**What you will do:**
Rewrite the items from the one containing "Simply Sage Market" down through the one containing "Imagem Casa 3", replacing "Tee" with "T-Shirt" and keeping everything else the same. Leave the pictures out of your answer.

**Data to examine:**

* * * * *

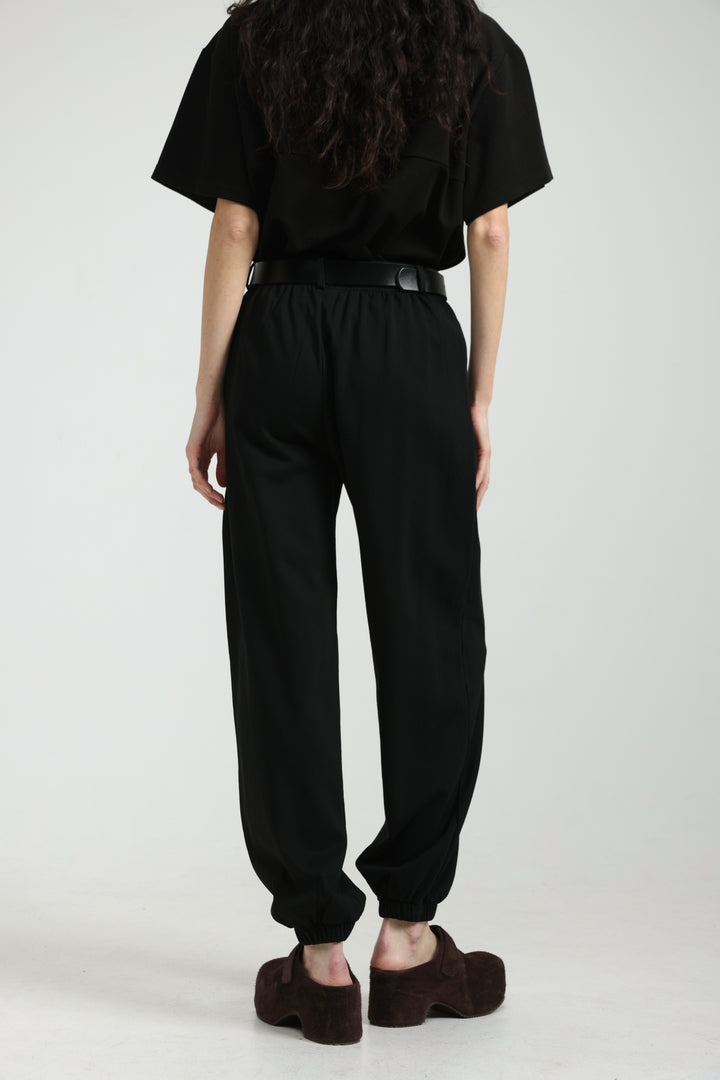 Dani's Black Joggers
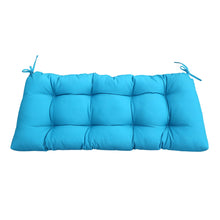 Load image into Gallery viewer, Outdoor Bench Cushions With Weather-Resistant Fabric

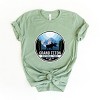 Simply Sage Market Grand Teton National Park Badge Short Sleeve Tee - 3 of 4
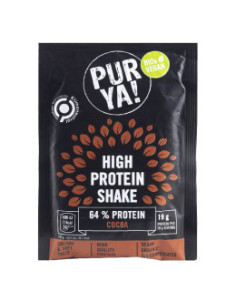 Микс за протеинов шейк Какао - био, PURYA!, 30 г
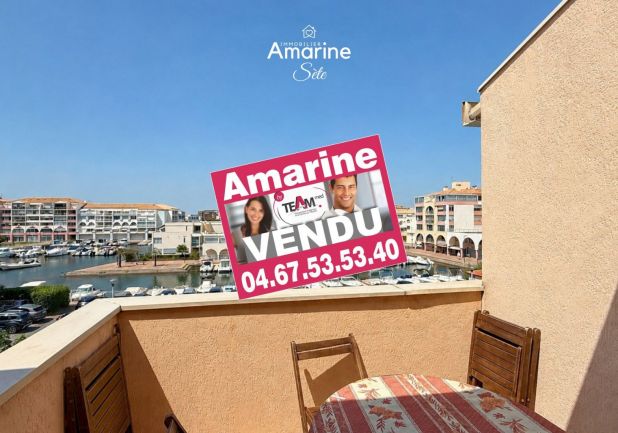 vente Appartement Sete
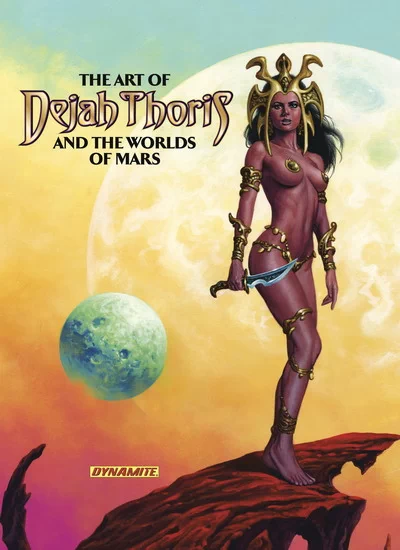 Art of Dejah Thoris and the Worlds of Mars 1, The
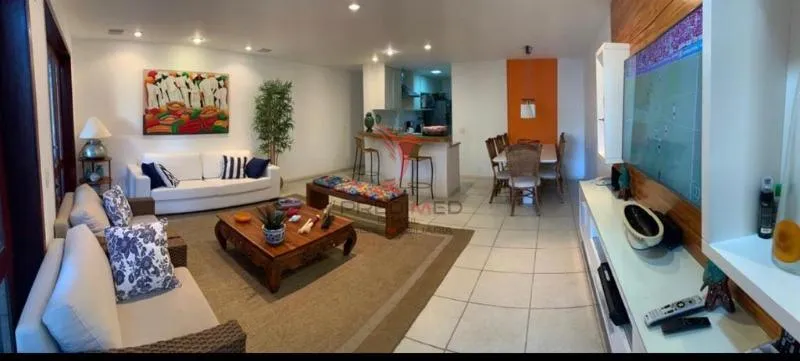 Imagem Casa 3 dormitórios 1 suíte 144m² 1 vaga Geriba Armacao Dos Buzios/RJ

* * * * *

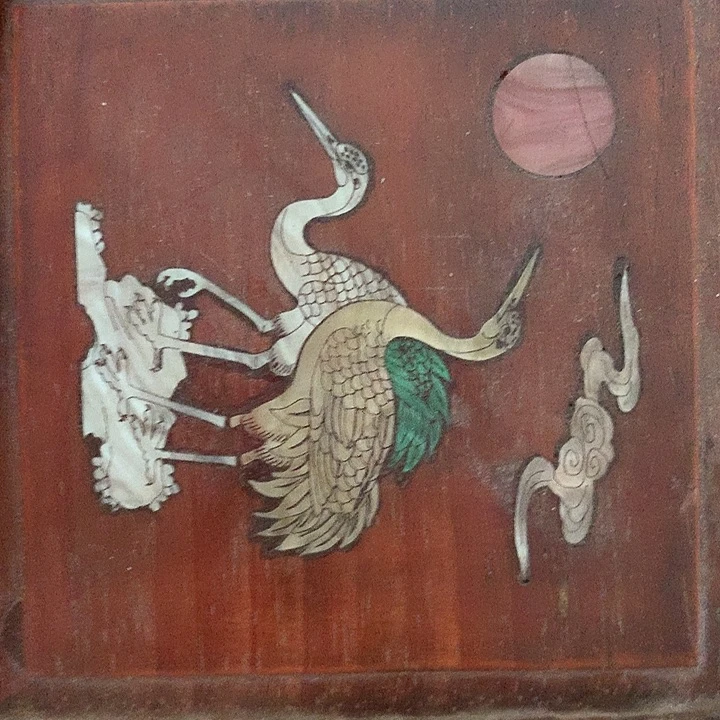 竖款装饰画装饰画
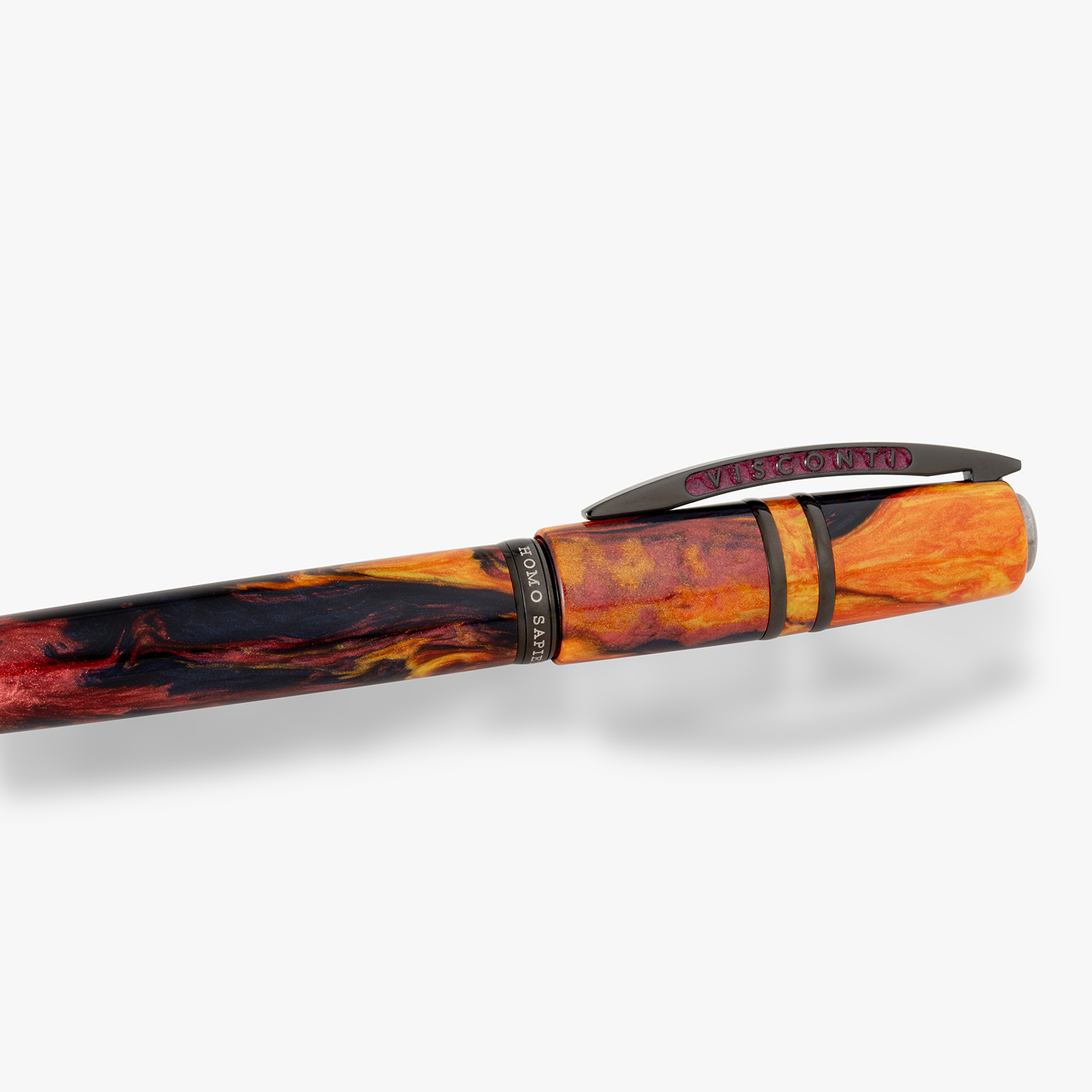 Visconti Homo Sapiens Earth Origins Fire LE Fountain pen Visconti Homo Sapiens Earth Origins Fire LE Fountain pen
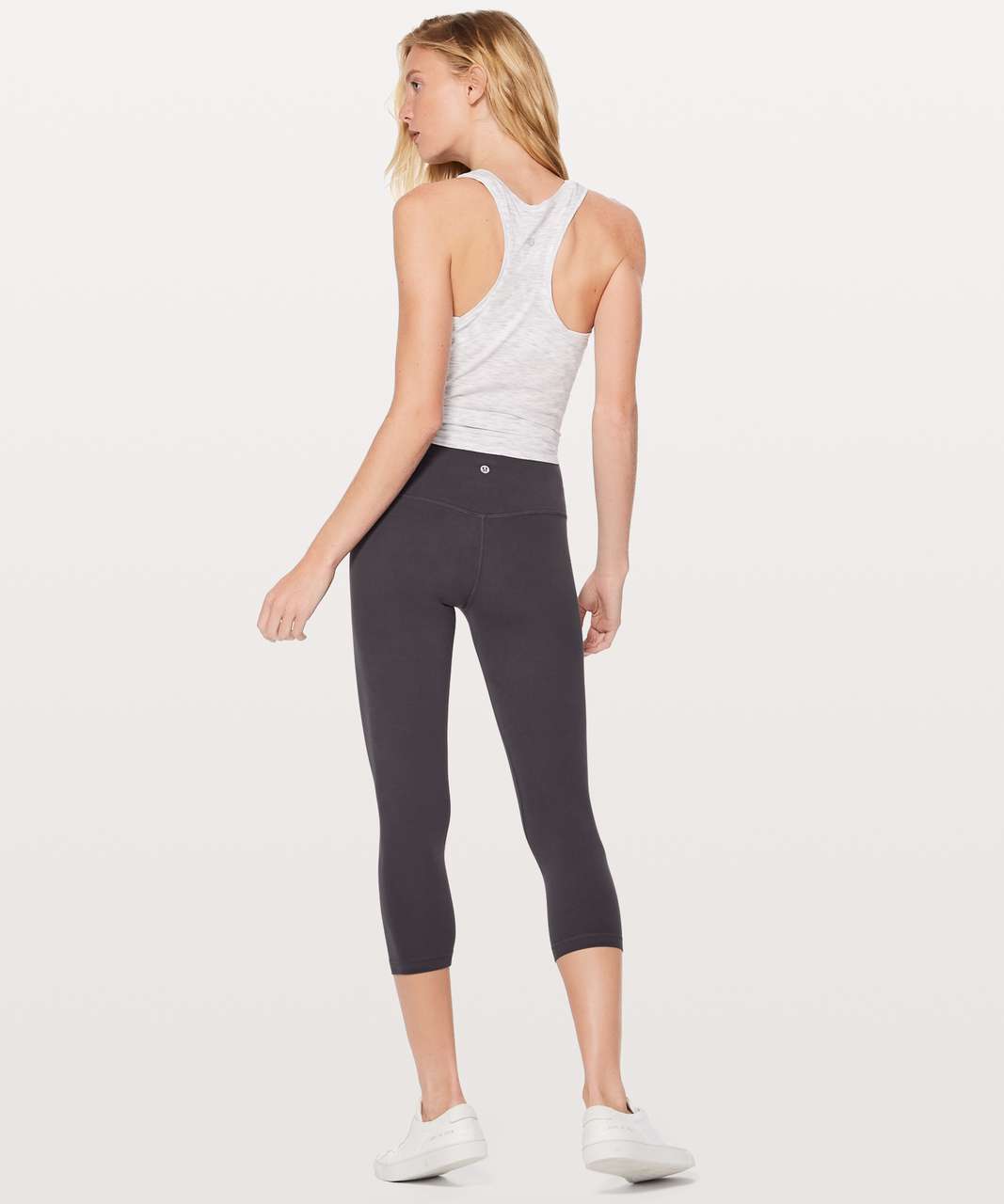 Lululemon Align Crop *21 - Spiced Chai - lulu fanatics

* * * * *

**Response below:**
 Simply Sage Market Grand Teton National Park Badge Short Sleeve T-Shirt - 3 of 4
 Микс за протеинов шейк Какао - био, PURYA!, 30 г
 vente Appartement Sete
 Art of Dejah Thoris and the Worlds of Mars 1, The
 Imagem Casa 3 dormitórios 1 suíte 144m² 1 vaga Geriba Armacao Dos Buzios/RJ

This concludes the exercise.